EXERCISE: For each entry, return the text exactly and omit any image.

GIVEN DATA:
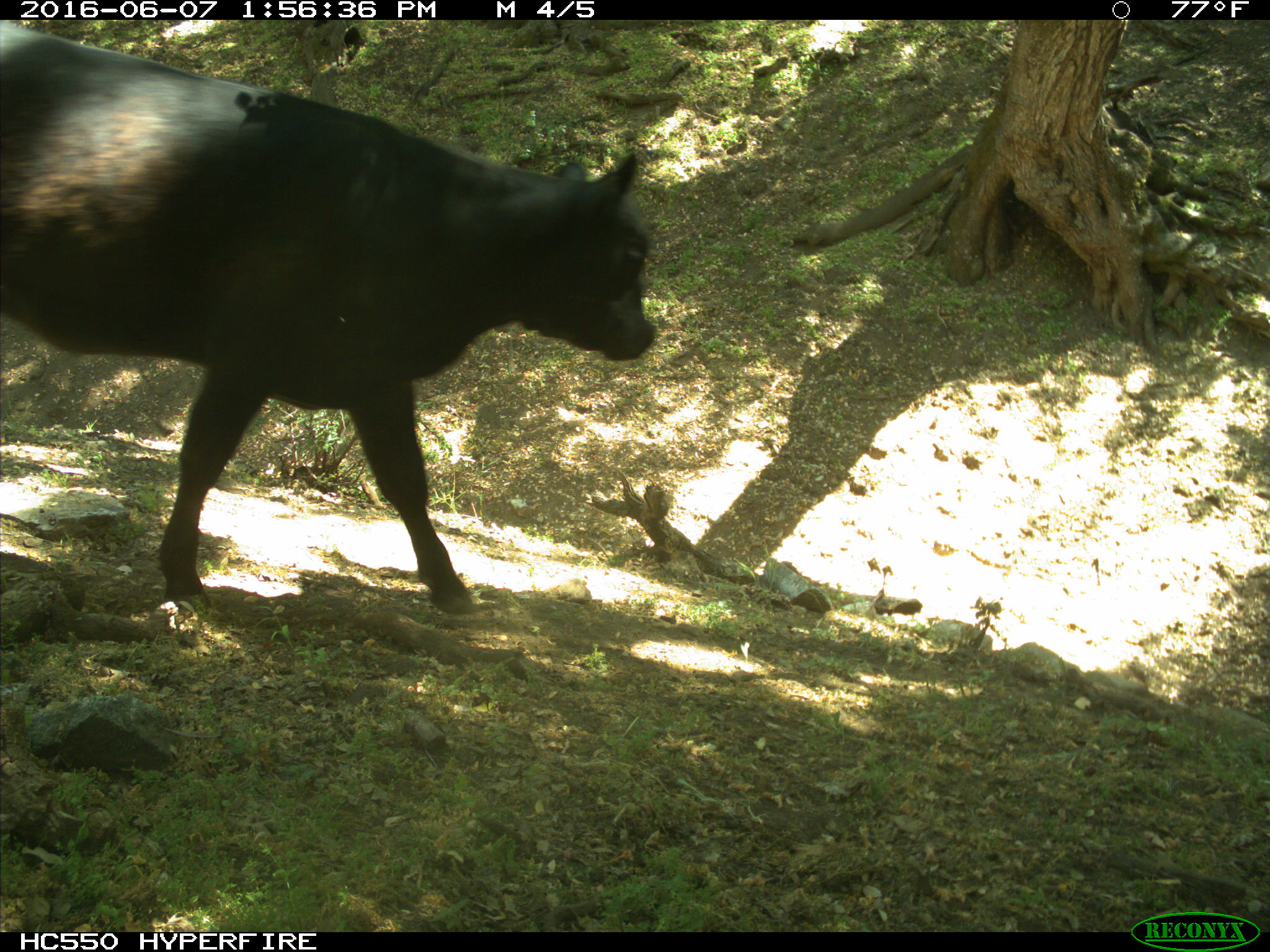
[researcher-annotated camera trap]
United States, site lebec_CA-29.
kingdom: Animalia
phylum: Chordata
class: Mammalia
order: Artiodactyla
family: Bovidae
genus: Bos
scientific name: Bos taurus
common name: domestic cow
Bos taurus (domestic cow).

ANSWER FOR THIS EXERCISE:
[researcher-annotated camera trap]
United States, site lebec_CA-29.
kingdom: Animalia
phylum: Chordata
class: Mammalia
order: Artiodactyla
family: Bovidae
genus: Bos
scientific name: Bos taurus
common name: domestic cow
Bos taurus (domestic cow).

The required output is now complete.